Hermann sagte, er «finde es merkwürdig, dass einige in der CDU jetzt schon davon Abstand nehmen wollen, mit wenig überzeugenden Argumenten». Im Koalitionsvertrag ist vereinbart, dass man als zusätzliche Einnahmequelle für den Ausbau des Öffentlichen Nahverkehrs eine Lkw-Maut auf Landes- und Kreisstraßen einführen möchte. Dafür soll Hermann zunächst im Bundesrat und in der Verkehrsministerkonferenz versuchen, die anderen Länder davon zu überzeugen, ebenfalls eine solche Maut einzuführen. Im Bundesrat war er vergangene Woche gescheitert. Wenn das bis zur Mitte der Legislaturperiode nicht gelingt, soll er laut Koalitionsvertrag eine Landeslösung ausarbeiten.

CDU befürchtet Schäden für Südwest-Wirtschaft

Hagel sagte der «Heilbronner Stimme», die zusätzliche Belastung einer Lkw-Maut würde Mittelständler und Handwerker «in ihrer Wettbewerbsfähigkeit schädigen, und der Wirtschaftsstandort Baden-Württemberg würde an Attraktivität verlieren». Zudem würden die Kosten einer eigenen Landes-Maut «vermutlich an Kundinnen und Kunden weitergegeben werden, was zu einer noch höheren Inflation führt».

Der CDU-Fraktionschef fügte hinzu: «Wir wollen keinen bundesweiten Flickenteppich. Aus all diesen Gründen ist eine Lkw-Maut zum jetzigen Zeitpunkt überhaupt kein Thema. Wenn sich die Zeiten ändern, werden wir die Einführung der Lkw-Maut auf Landes- und Bundesstraßen in der zweite Hälfte der Legislaturperiode prüfen.» Bis dahin solle Hermann in der Verkehrsministerkonferenz weiter für eine bundesweite einheitliche Regelung werben. «Dann bleibt uns auch Zeit, um über Lösungen für den Güterverkehr nachzudenken.
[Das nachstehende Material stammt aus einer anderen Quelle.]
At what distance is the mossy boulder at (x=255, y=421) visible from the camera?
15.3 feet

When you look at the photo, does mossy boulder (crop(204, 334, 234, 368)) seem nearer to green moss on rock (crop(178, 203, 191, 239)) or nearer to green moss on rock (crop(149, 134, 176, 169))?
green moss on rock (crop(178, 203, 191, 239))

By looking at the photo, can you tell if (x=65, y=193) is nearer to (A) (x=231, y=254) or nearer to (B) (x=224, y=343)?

Gerade im ländlichen Raum gibt es vielerorts keine Alternative zur Straße.»

Minister hält CDU fehlende Solidarität vor

Hermann hielt der Union vor, nicht dafür gesorgt zu haben, dass die anderen Länder im Bundesrat mitziehen bei der Maut. «Die Maut macht Sinn, weil die Straßenbelastung durch Lastwagen hoch ist und wir dringend Geld brauchen, um Straßen und Brücken zu sanieren, aber auch, um die Verlagerung auf klimaneutrale Verkehrsmittel zu finanzieren.» Der Minister ergänzte: «Das Geld ist ja nicht nur fürs Land, sondern wird zur Hälfte auch an die Kommunen gehen.» Vor der Einführung der Lkw-Maut auf Bundesebene habe die Wirtschaft genauso argumentiert. «Und heute ist die Maut selbstverständlich und kein wirtschaftliches Problem.»

FDP ist happy über CDU-Positionierung

FDP-Fraktionschef Hans-Ulrich Rülke lobte dagegen Hagel: «Es ist ein sehr guter Tag für den Wirtschaftsstandort Baden-Württemberg: Minister Hermanns Abkassier-Träume in Gestalt einer Sonder-Maut auf Landesstraßen und auch auf Kreis- und Gemeindestraßen sind zerplatzt wie eine Seifenblase.» Die Lkw-Maut wurde in Deutschland 2005 auf den Bundesautobahnen eingeführt und inzwischen auf alle Bundesstraßen ausgeweitet. Sie gilt für Fahrzeuge ab einem zulässigen Gesamtgewicht von 7,5 Tonnen. Bei einer Ausweitung auf Landes- und Kommunalstraßen rechnet Hermann mit Einnahmen von 200 Millionen Euro im Jahr.